Mercado & Finanças

Empresários polacos querem investir no agronegócio angolano, anuncia ministro Isaac dos Anjos

Delegação da Polónia apresentou em Luanda projectos nas áreas agrícola, pecuária e tecnológica, com foco na produção e transformação alimentar.

Uma delegação de empresários da Polónia manifestou interesse em investir no sector do agronegócio em Angola, após encontros realizados em Luanda com o ministro da Agricultura e Florestas, Isaac dos Anjos.

Segundo o governante, as propostas abrangem produção agrícola e pecuária, mecanização, tecnologia florestal, transformação de frutas e formação técnica, num conjunto de iniciativas que poderá reforçar a segurança alimentar e atrair investimento estrangeiro para um dos sectores considerados estratégicos da economia angolana.

O interesse surge num contexto em que Angola procura reduzir a dependência das importações alimentares e aumentar a produção interna. Entre os projectos apresentados destaca-se a cadeia de valor da laranja, com aposta na produção de concentrado e polpa industrial, integrando cooperativas locais como fornecedoras, num modelo de ligação entre pequenos produtores e a indústria.

Outro projecto em análise é o desenvolvimento de uma unidade de suinicultura em escala industrial, com capacidade para até 7 mil matrizes e uma produção estimada de cerca de 70 toneladas de carne por dia. A iniciativa poderá contribuir para reduzir importações de proteína animal e dinamizar cadeias associadas, como ração, transporte e distribuição.

Os investidores polacos apresentaram ainda soluções tecnológicas para o sector agrícola e florestal, incluindo produção de vacinas veterinárias, utilização de drones para monitorização, sistemas de irrigação, fertilizantes e mecanização agrícola, numa aposta na modernização da produtividade no campo.

No plano da formação, está igualmente prevista a criação de uma Academia do Agro Polónia–Angola, destinada à capacitação de técnicos, operadores de máquinas, gestores rurais e especialistas pecuários, um componente considerado essencial face à escassez de mão-de-obra qualificada no sector.

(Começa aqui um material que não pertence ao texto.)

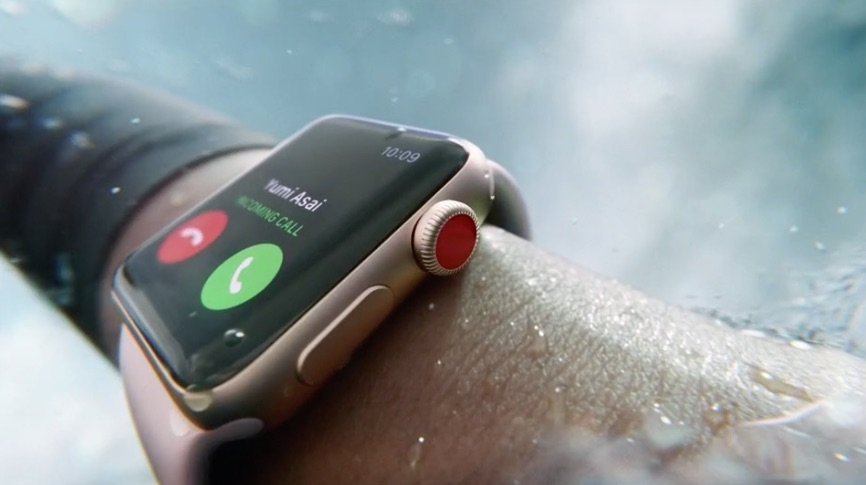 Apple Watch waterslot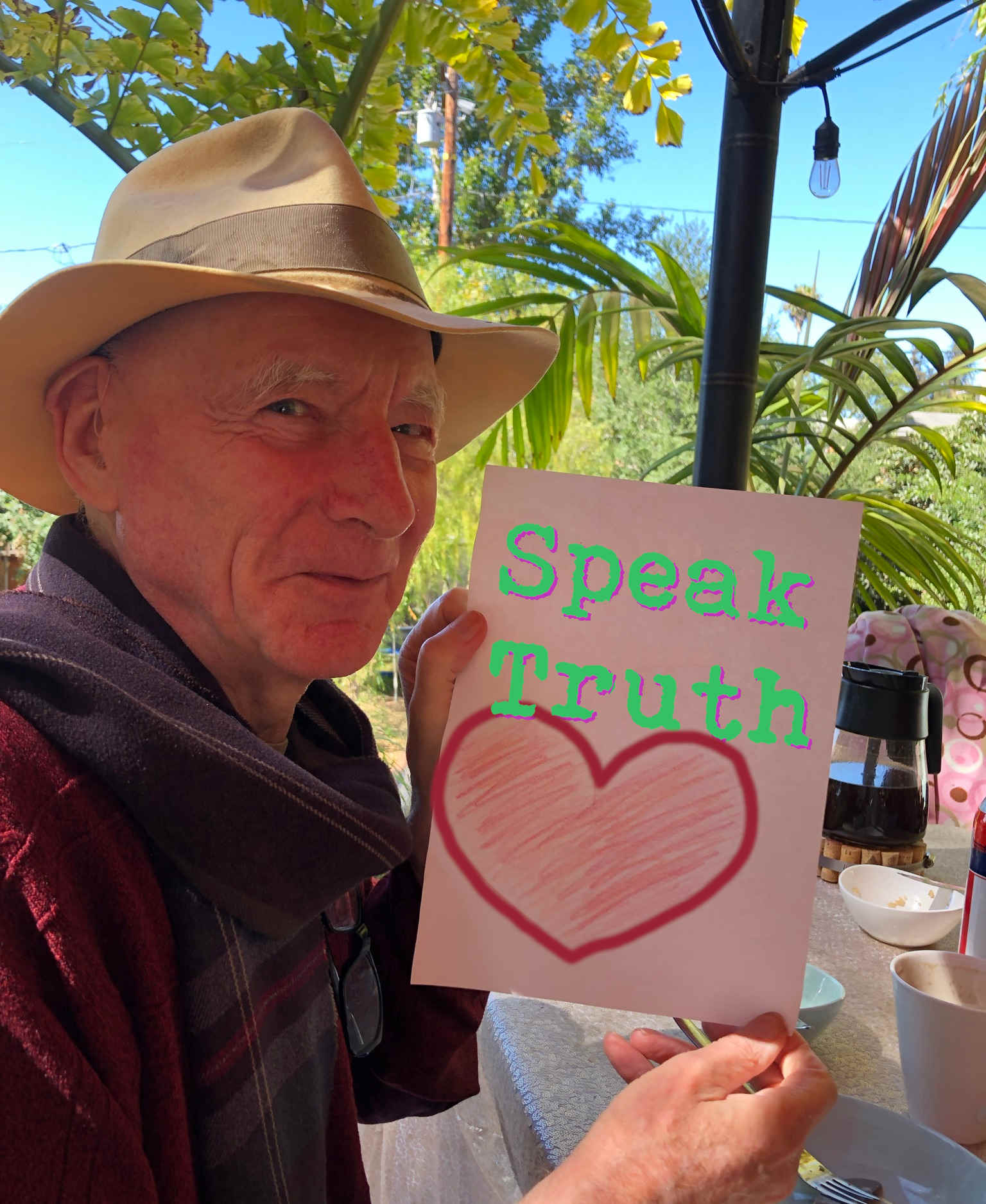 Why it is Important to Speak Your Truth in Relationships
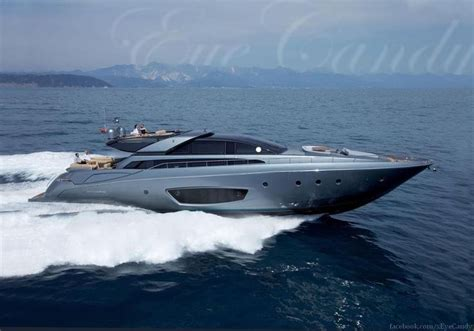 kenny chesney boat video kenny chesney yacht in come over random things i like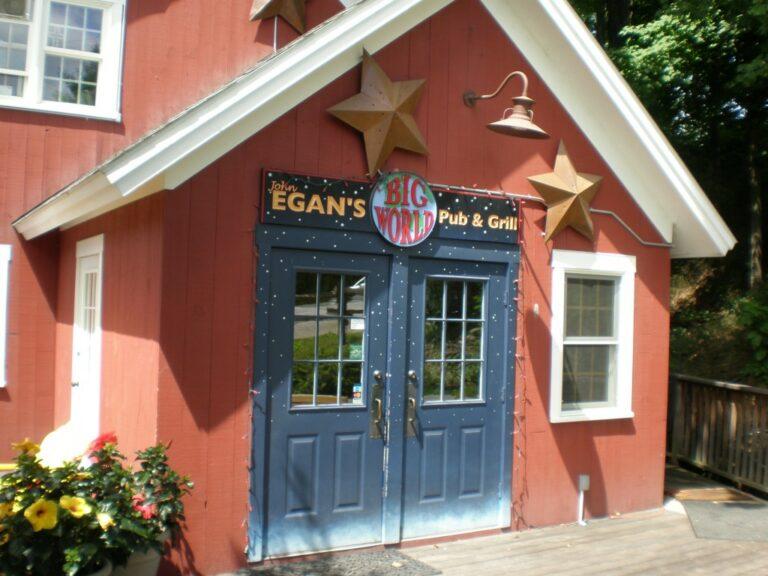 Egans big world pub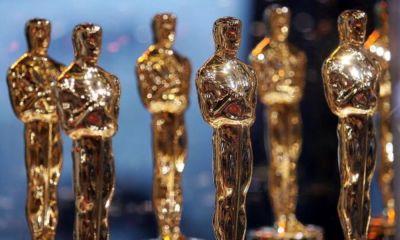 nuevos lineamientos para ser nominado a los Oscar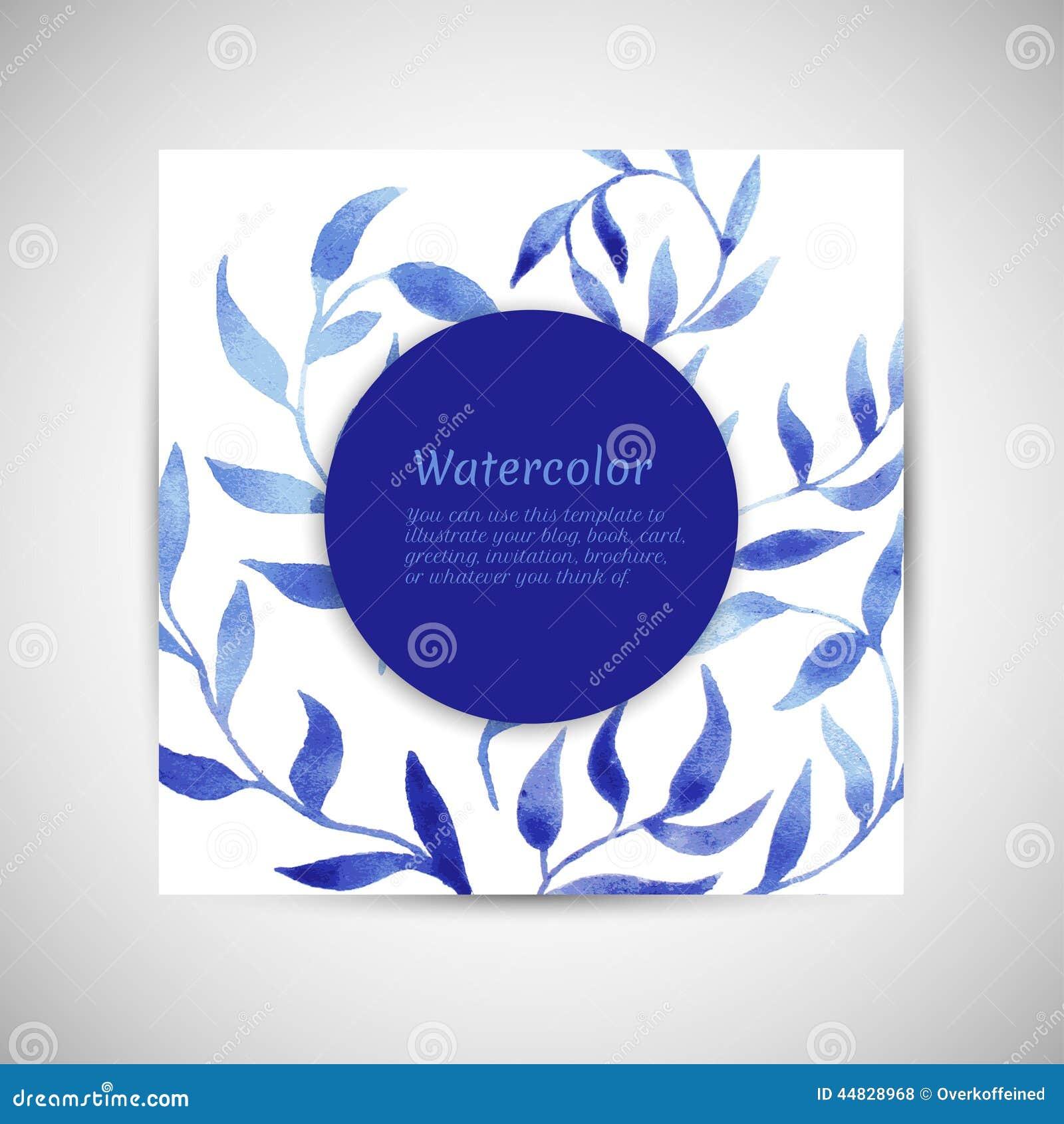 Vector Blue Gzhel Watercolor Leaf Pattern Template
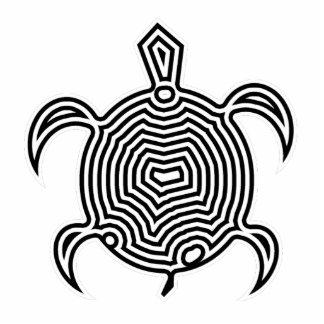 Escultura de la foto de la tortuga del laberinto adorno fotoescultura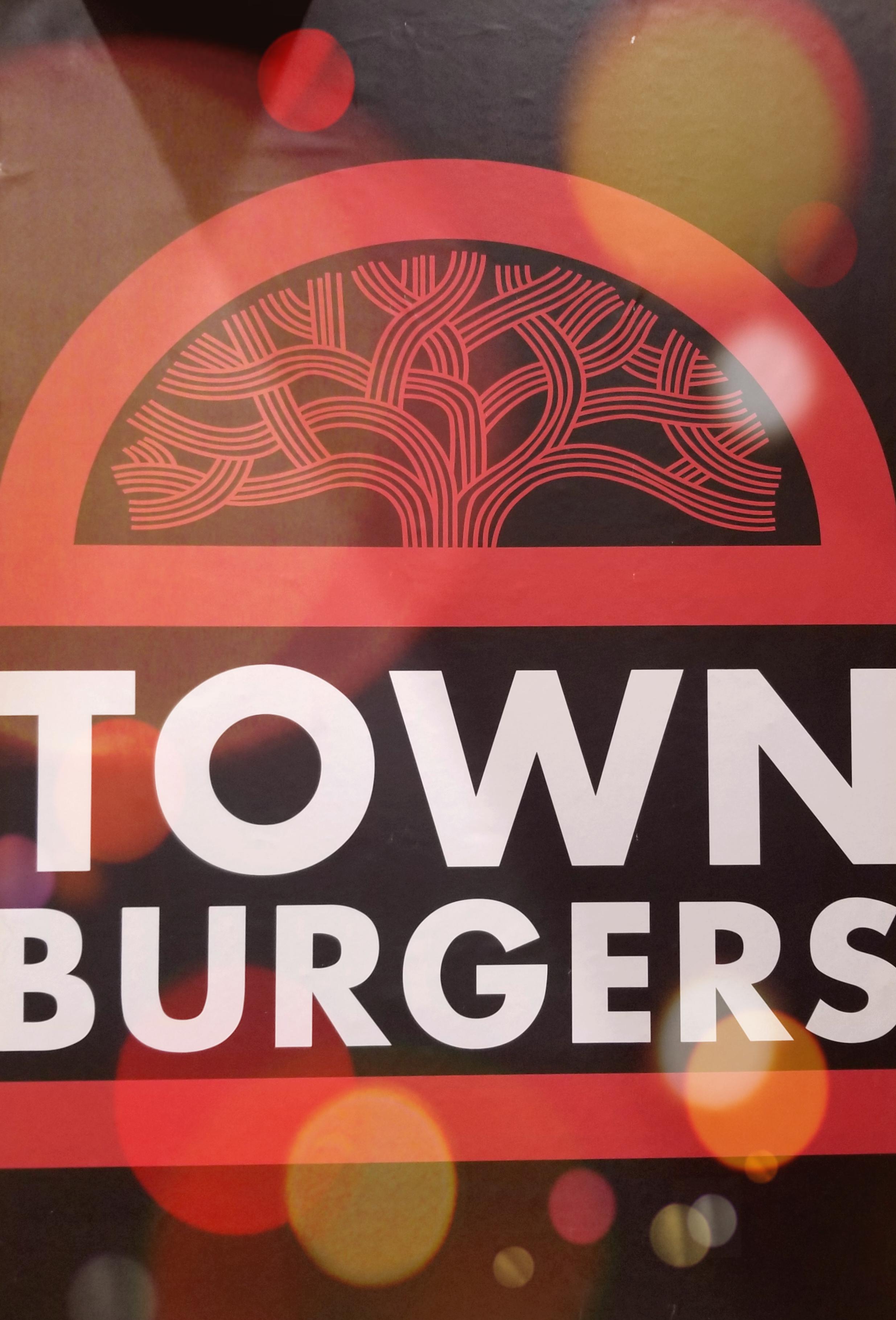 Town Burgers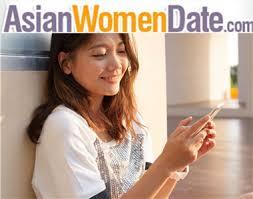 Asian women date logo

Isaac dos Anjos sublinhou que Angola dispõe de terras aráveis, recursos hídricos e localização estratégica para abastecer o mercado interno e reforçar a sua posição na região da SADC, podendo funcionar como plataforma de produção e exportação.

Apesar do interesse manifestado, a concretização dos investimentos dependerá de factores como estabilidade regulatória, infraestruturas, acesso a financiamento, energia e logística. Ainda assim, o Governo considera que a aproximação polaca reforça a atractividade do agronegócio angolano no contexto internacional.